There are two ways to model dependent data. You can either use the DATA step LAG function or use the PROC option JOINTMODEL . The LAG function returns values of a variable from a queue. As PROC MCMC steps through the data set, the LAG function queues each data set variable, and you have access to the current value as well as to all previous values of any variable. If the log likelihood for observation $x_ i$ depends only on observations 1 to i in the data set, you can use this SAS function to construct the log-likelihood function for each observation. Note that the LAG function enables you to access observations from different rows, but the log-likelihood function in the MODEL statement must be generic enough that it applies to all observations. See Time Independent Cox Model and Time Dependent Cox Model for how to use this LAG function.

A second option is to create arrays, store all relevant variables in the arrays, and construct the joint log likelihood for the entire data set instead of for each observation. Following is a simple example that illustrates the usage of this option. For a more realistic example that models dependent data, see Time Independent Cox Model and Time Dependent Cox Model.

/* allocate the sample size. */
data exi;
   call streaminit(17);
   do ind = 1 to 100;
      y = rand("normal", 2.3, 1);
      output;
   end;
run;

The log-likelihood function for each observation is as follows:

$\log (f(y_ i | \mu , \sigma )) = \log (\phi (y_ i; \mu , \mbox{var}=\sigma ^2))$

The joint log-likelihood function is as follows:

$\log (f(\mb{y} | \mu , \sigma )) = \sum _{i} \log (\phi (y_ i; \mu , \mbox{var}=\sigma ^2))$

The following statements fit a simple model with an unknown mean (mu) in PROC MCMC, with the variance in the likelihood assumed known. The MODEL statement indicates a normal likelihood for each observation y.

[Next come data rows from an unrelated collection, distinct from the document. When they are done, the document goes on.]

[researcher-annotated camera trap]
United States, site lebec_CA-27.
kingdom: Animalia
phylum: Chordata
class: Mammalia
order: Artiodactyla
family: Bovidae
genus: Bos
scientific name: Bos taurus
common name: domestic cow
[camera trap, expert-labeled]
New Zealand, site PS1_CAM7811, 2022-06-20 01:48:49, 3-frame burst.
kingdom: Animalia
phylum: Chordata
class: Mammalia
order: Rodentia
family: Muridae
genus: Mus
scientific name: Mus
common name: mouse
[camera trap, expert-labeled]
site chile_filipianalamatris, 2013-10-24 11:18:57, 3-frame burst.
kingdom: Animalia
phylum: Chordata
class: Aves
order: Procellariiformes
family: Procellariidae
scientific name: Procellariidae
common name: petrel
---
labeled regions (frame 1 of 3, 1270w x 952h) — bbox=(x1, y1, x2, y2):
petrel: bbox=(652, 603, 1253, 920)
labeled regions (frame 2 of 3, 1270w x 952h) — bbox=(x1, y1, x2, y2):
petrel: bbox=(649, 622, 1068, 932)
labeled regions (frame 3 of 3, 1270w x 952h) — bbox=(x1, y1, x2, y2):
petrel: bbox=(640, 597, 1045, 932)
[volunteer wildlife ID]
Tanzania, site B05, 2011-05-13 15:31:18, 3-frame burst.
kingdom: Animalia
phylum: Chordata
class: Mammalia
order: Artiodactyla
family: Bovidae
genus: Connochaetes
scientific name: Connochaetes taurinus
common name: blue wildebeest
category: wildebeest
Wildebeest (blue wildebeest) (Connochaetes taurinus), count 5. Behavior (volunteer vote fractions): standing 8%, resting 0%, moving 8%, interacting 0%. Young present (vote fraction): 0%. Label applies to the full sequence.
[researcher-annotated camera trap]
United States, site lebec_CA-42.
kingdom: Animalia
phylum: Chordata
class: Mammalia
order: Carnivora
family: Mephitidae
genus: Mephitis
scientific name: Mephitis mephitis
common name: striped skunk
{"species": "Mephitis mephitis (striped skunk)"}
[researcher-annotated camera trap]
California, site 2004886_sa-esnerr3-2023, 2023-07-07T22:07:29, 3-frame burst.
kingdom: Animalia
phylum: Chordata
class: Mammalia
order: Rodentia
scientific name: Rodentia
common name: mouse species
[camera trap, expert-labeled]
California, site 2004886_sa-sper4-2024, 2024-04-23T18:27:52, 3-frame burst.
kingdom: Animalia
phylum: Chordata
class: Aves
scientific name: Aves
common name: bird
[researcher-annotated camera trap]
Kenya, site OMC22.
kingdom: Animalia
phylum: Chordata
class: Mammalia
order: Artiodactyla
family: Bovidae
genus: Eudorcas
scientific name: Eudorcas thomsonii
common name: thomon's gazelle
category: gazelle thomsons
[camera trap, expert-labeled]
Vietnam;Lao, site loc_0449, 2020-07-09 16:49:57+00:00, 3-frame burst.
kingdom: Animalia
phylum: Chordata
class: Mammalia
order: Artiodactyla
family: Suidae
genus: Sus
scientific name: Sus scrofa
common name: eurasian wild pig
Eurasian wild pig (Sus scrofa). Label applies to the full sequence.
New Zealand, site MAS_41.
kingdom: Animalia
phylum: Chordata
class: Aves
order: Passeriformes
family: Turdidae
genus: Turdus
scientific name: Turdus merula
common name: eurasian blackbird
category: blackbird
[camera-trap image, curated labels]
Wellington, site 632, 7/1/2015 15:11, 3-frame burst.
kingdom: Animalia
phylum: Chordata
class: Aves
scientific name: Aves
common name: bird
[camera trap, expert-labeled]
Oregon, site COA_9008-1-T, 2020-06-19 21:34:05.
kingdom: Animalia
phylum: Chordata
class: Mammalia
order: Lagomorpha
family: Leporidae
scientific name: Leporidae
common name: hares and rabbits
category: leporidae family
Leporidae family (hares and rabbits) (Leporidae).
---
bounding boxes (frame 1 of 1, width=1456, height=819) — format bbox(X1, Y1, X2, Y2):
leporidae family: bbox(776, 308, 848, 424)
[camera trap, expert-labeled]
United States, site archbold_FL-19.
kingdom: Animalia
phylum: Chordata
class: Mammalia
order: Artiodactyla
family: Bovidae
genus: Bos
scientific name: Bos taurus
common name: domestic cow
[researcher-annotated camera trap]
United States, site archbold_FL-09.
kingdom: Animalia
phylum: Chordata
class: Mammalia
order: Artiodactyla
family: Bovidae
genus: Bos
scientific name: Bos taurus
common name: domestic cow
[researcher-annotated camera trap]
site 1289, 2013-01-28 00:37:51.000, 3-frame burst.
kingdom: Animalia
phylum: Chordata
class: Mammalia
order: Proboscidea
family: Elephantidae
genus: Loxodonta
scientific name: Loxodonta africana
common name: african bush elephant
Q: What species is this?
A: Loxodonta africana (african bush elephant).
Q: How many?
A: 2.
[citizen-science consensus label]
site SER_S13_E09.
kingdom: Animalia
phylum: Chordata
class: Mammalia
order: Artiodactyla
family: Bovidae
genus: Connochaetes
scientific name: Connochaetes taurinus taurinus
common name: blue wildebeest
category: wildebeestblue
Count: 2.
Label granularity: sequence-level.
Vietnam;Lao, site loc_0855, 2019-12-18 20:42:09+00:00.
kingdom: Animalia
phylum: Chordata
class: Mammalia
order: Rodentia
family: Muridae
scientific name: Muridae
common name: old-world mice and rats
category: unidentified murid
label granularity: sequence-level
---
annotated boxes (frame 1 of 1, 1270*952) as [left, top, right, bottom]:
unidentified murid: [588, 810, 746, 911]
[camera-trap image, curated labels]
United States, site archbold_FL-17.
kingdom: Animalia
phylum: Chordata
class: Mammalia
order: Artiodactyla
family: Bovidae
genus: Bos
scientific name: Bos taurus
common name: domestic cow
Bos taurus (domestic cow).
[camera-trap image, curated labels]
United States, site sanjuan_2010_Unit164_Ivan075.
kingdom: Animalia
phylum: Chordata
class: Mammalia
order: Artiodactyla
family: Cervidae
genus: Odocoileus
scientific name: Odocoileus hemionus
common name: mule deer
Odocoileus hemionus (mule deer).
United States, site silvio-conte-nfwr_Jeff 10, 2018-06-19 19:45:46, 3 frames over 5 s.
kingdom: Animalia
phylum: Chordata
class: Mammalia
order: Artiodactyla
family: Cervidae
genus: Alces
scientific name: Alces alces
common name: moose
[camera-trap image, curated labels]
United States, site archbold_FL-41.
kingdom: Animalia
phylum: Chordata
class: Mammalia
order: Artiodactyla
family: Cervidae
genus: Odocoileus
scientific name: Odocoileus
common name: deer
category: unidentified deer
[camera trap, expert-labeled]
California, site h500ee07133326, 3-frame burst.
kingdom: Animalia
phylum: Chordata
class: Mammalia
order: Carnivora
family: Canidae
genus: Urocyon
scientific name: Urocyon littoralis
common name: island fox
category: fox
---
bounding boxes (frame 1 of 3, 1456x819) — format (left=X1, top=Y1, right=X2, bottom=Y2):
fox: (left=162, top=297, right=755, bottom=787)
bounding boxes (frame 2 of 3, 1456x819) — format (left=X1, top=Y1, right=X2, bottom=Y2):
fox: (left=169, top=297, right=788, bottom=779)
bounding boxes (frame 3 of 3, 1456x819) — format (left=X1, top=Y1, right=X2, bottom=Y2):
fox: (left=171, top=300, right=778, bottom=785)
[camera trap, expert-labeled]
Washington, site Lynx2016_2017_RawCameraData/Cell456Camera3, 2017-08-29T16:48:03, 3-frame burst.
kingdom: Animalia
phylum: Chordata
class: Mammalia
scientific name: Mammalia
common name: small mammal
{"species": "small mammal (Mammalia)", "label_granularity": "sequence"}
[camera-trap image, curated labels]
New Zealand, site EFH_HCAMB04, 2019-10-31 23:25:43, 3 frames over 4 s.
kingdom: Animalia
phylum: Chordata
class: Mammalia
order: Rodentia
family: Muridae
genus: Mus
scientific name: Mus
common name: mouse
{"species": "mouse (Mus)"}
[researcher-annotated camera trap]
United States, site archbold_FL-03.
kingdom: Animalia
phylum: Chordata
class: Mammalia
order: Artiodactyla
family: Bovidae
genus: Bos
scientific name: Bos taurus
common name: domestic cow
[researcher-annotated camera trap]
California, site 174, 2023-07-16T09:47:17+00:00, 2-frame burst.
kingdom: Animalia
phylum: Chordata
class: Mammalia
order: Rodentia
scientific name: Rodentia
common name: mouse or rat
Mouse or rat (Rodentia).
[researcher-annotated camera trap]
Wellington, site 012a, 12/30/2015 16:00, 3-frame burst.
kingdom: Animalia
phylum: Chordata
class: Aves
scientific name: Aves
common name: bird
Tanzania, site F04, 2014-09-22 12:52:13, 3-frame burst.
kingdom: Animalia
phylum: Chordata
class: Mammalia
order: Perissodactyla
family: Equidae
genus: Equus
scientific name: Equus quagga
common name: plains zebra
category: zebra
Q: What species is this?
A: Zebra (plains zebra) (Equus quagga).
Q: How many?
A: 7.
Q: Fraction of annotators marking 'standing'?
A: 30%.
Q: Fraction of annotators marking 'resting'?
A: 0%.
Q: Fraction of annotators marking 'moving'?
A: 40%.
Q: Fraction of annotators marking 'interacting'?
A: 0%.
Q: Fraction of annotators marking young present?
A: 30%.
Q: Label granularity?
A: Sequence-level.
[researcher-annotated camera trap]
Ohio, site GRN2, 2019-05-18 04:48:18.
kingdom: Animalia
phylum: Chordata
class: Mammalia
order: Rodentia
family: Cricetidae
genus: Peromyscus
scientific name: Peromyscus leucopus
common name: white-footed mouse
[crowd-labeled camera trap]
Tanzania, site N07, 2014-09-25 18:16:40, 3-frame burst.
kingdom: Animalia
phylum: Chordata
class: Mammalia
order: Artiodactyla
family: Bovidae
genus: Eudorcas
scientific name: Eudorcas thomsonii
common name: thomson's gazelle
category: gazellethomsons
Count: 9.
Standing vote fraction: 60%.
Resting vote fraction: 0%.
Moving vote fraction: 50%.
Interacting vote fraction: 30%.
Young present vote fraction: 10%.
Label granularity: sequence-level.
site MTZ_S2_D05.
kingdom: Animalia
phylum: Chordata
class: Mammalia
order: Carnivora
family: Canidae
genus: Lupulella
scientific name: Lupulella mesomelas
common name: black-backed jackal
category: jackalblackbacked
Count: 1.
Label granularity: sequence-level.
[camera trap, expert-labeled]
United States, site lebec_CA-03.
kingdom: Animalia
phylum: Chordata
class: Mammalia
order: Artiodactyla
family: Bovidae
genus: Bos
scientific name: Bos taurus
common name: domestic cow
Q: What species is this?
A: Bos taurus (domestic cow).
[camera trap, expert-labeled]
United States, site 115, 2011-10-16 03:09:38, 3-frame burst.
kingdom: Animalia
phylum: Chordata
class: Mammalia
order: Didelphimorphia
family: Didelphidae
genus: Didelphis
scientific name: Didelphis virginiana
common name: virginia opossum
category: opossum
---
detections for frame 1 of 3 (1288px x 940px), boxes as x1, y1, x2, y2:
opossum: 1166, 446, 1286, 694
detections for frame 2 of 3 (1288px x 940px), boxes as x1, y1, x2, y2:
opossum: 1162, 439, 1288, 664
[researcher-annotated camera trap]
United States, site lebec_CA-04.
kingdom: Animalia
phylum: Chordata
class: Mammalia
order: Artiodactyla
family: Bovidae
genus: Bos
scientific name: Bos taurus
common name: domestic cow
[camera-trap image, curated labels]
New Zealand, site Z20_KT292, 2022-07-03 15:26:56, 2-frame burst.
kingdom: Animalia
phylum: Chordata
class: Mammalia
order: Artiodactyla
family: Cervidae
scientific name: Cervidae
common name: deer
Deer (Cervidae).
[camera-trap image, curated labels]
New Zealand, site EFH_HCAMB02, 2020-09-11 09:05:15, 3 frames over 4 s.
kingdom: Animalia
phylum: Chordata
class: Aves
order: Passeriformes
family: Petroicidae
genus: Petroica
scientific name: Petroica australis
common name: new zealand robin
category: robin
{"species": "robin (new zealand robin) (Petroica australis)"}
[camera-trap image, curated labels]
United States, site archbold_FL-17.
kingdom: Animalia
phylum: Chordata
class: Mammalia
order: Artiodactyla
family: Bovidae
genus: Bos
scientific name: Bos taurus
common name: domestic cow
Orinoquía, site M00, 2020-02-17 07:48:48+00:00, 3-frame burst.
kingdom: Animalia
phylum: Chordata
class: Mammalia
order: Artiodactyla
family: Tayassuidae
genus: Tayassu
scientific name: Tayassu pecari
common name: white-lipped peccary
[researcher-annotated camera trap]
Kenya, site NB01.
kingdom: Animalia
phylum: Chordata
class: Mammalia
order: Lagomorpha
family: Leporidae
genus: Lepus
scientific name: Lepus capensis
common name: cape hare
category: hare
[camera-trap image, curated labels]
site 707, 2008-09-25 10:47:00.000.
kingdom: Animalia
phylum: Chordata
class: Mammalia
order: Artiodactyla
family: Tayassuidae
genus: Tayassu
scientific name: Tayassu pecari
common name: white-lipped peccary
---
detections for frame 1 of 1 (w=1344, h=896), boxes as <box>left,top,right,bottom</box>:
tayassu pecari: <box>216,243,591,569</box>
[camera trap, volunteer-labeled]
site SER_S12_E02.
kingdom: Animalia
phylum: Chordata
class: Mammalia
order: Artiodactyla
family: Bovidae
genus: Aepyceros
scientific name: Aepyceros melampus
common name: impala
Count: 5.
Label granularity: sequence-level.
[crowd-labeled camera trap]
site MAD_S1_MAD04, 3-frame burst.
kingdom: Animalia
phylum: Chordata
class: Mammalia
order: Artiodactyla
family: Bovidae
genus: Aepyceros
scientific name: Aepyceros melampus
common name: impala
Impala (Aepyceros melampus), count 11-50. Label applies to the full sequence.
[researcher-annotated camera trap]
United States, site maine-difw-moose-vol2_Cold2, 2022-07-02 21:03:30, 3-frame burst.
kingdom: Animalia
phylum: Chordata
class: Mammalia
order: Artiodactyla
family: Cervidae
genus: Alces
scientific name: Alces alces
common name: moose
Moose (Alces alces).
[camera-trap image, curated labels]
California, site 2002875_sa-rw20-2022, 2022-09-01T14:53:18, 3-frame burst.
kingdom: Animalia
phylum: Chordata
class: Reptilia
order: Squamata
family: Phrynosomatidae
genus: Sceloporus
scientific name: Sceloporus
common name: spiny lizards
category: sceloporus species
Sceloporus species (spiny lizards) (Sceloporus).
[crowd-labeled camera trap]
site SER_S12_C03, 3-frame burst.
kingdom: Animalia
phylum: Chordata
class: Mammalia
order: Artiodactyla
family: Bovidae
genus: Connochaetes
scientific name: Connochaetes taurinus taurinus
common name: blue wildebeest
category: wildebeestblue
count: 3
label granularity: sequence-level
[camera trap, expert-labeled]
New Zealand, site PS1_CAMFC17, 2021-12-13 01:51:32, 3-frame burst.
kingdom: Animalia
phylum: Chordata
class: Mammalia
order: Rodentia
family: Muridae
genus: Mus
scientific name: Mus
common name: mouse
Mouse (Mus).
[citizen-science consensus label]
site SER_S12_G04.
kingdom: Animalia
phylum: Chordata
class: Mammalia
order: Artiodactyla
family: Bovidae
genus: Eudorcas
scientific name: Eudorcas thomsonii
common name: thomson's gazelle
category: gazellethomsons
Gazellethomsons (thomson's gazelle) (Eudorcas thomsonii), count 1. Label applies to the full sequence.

proc mcmc data=exi seed=7 outpost=p1;
   parm mu;
   prior mu ~ normal(0, sd=10);
   model y ~ normal(mu, sd=1);
run;

The following statements show how you can specify the log-likelihood function for the entire data set:

data a;
run;

proc mcmc data=a seed=7 outpost=p2 jointmodel;
   array data[1] / nosymbols;
   begincnst;
      rc = read_array("exi", data, "y");
      n = dim(data, 1);
   endcnst;

   parm mu;
   prior mu ~ normal(0, sd=10);
   ll = 0;
   do i = 1 to n;
      ll = ll + lpdfnorm(data[i], mu, 1);
   end;
   model general(ll);
run;

The JOINTMODEL option indicates that the function used in the MODEL statement calculates the log likelihood for the entire data set, rather than just for one observation. Given this option, PROC MCMC no longer steps through the input data during the simulation. Consequently, you can no longer use any data set variables to construct the log-likelihood function. Instead, you store the data set in arrays and use arrays instead of data set variables to calculate the log likelihood.

The ARRAY statement allocates a temporary array (data). The READ_ARRAY function selects the y variable from the exi data set and stores it in the data array. See the section READ_ARRAY Function. In the programming statements, you use a DO loop to construct the joint log likelihood. The expression ll in the GENERAL function now takes the value of the joint log likelihood for all data.

You can run the following statements to see that two PROC MCMC runs produce identical results.

proc compare data=p1 compare=p2;
   var mu;
run;